(Records from a spatial question set)
════════════════════
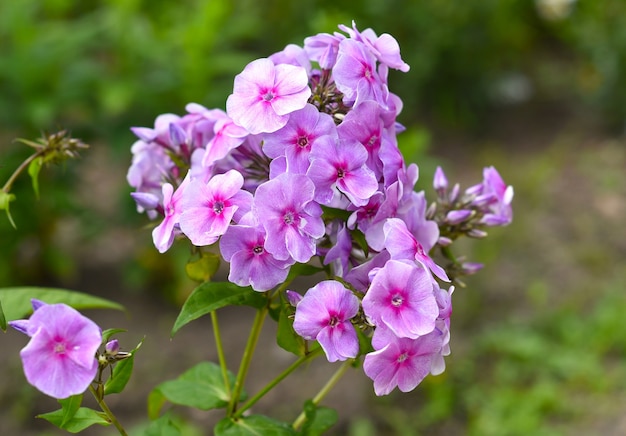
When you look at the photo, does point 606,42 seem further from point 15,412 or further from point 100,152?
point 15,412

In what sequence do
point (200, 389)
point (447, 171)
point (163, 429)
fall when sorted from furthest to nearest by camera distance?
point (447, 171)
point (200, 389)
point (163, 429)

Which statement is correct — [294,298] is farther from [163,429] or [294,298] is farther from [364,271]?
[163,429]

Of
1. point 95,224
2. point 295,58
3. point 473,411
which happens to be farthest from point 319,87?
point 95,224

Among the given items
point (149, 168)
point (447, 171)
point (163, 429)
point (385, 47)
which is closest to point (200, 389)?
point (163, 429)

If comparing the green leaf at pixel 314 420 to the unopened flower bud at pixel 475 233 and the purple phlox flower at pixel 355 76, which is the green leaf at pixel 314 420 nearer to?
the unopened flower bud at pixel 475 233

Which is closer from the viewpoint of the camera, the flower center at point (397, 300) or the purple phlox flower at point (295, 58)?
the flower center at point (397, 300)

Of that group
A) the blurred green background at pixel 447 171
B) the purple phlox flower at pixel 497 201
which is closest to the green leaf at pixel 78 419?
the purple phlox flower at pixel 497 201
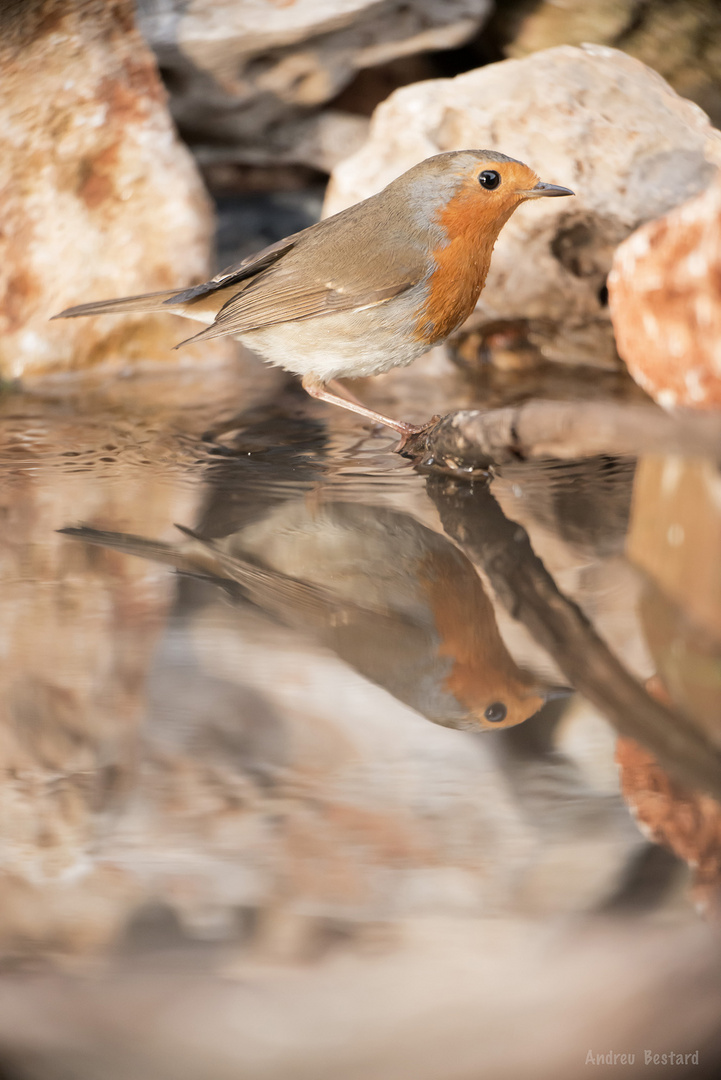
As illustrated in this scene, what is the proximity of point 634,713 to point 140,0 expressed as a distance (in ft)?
════════════════════
* Stated exercise *
Return the lines of the entries unchanged, beginning at the line that has "Which is closer" and stopping at the end of the entries. Leave the pictures out.

* Response to the task *
Which is closer from the viewpoint of the camera, the flower center at point (397, 300) or the purple phlox flower at point (295, 58)?
the flower center at point (397, 300)

Of that group
A) the blurred green background at pixel 447 171
B) the purple phlox flower at pixel 497 201
which is closest to the green leaf at pixel 78 419?
the purple phlox flower at pixel 497 201
As illustrated in this scene, what is the proximity of point 634,713 to point 140,0 expressed as a distance (in ft)?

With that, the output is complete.